─── THE DATA ───

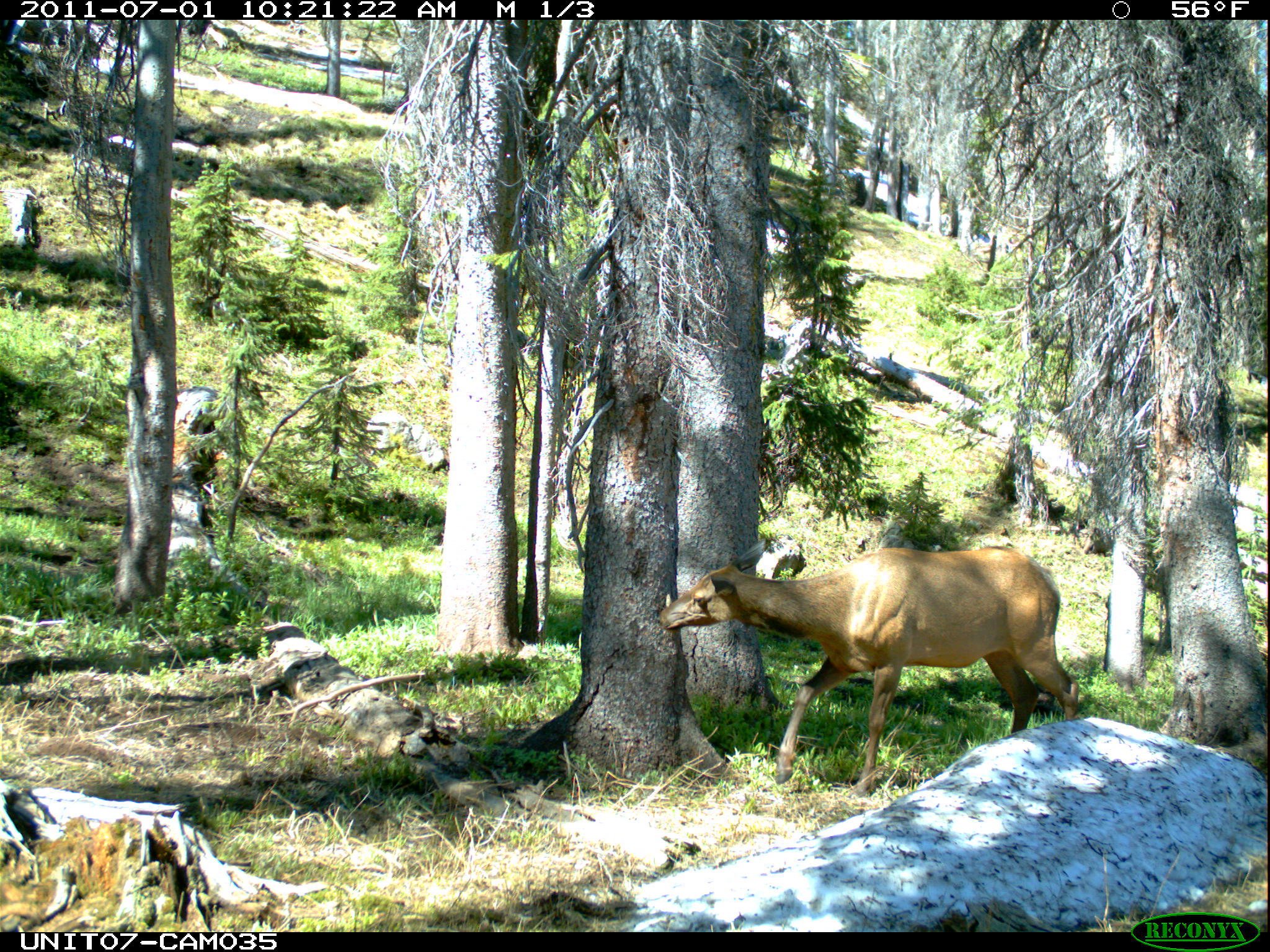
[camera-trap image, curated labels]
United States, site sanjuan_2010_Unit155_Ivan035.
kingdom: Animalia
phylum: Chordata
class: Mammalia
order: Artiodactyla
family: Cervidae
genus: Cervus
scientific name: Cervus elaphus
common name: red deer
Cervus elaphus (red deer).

───

WHAT IS BEING ASKED -> Having found the line with "phylum: Chordata" in the listing above, transcribe it and every line after it to the end, exactly, with no additions.

ANSWER TO THIS PROBLEM ->
phylum: Chordata
class: Mammalia
order: Artiodactyla
family: Cervidae
genus: Cervus
scientific name: Cervus elaphus
common name: red deer
Cervus elaphus (red deer).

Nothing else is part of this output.